In April, I’m doing a series of nights of one of my absolute favorite things: Introducing films, watching them, and talking about them. It’s all based on my book “Ready, Steady, Go!” and it should be a blast. If you’re in town, hit ’em up. If not, you can watch along and read the book!
SWINGING LONDON CINEMA
We remember the rock and roll, the fashion, and the whole kids-taking-over-the-world thing. But the Swinging London of the ’60s was a font of great cinema, too. In these entertaining and revealing films, the heart of the era is captured, defined, and dissected. Shawn Levy, author of Ready, Steady, Go! The Smashing Rise and Giddy Fall of Swinging London, will present each film and moderate a post-screening chat.
A HARD DAY’S NIGHT (1964) – April 8
Maybe a perfect movie. Richard Lester’s make-believe vision of a couple of days in the life of The Beatles presents the rise of the youthquake in a cross of documentary, music video, and fever dream. Joyous, playful, inventive, brimming with infectious tunes, shot in gorgeous black-and-white, full of tender moments of lost time, and utterly, utterly charming.
DARLING (1965) – April 15
Sexy and cynical, John Schlesinger’s tale of a young woman surfing the cultural and economic opportunities of the times is both a snapshot of the day and a critique of it. Sparkling, beguiling Julie Christie won an Oscar as a dolly bird claiming the prizes that life offers up to a beauty with ambition; Dirk Bogarde and Lawrence Harvey are among her sharp and swanky men.
BLOW-UP (1966) – April 22
In a bona fide pop masterpiece, Michelangelo Antonioni aims his gaze at a photographer who thinks he has captured evidence of a crime. A cerebral vision of a hedonistic world, posing a haunting puzzle, preserving some real-life moments of the day, and coolly pointing a crooked finger at human vanity and pretense. A Rorschach test of a movie that looks different every time you see it.
PERFORMANCE (1970) – April 29
When a reclusive rock star and a sadistic gangster become allies, co-directors Donald Cammell and Nicholas Roeg find rancid corruption at the bottom (the heart?) of the swinging scene. Mick Jagger wrapped in smoke and sex; James Fox flexing an animal cunning; and a thick air of raunch, decay, and menace: a death knell that’s as much Edgar Allen Poe as it is The Rolling Stones.

════════════════════

◆ Problems to solve:
**1)** Using the Swinging London Cinema program, answer each question in a few words.
(a) Who directed "Darling"?
(b) On what date is "Blow-Up" screened?
(c) Who will present each film and moderate the post-screening chat?
**2)** List every director named in the Swinging London Cinema program.

◆ Collected material:
════════════════════

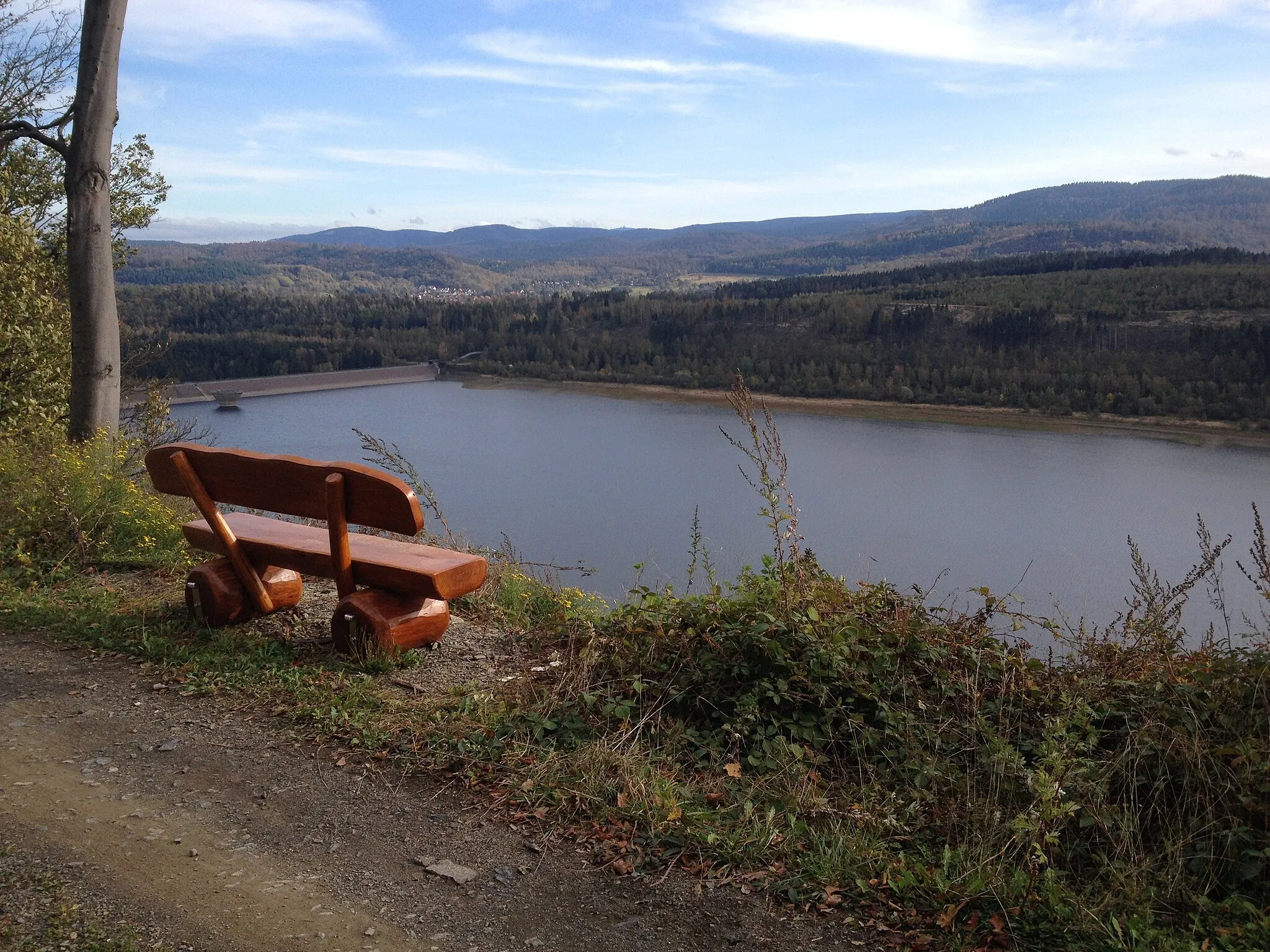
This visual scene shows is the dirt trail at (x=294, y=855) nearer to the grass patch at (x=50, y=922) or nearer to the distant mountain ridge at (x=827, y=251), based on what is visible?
the grass patch at (x=50, y=922)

════════════════════

◆ Answers by item:
**1)**
(a) John Schlesinger
(b) April 22
(c) Shawn Levy

**2)** Richard Lester, John Schlesinger, Michelangelo Antonioni, Donald Cammell, Nicholas Roeg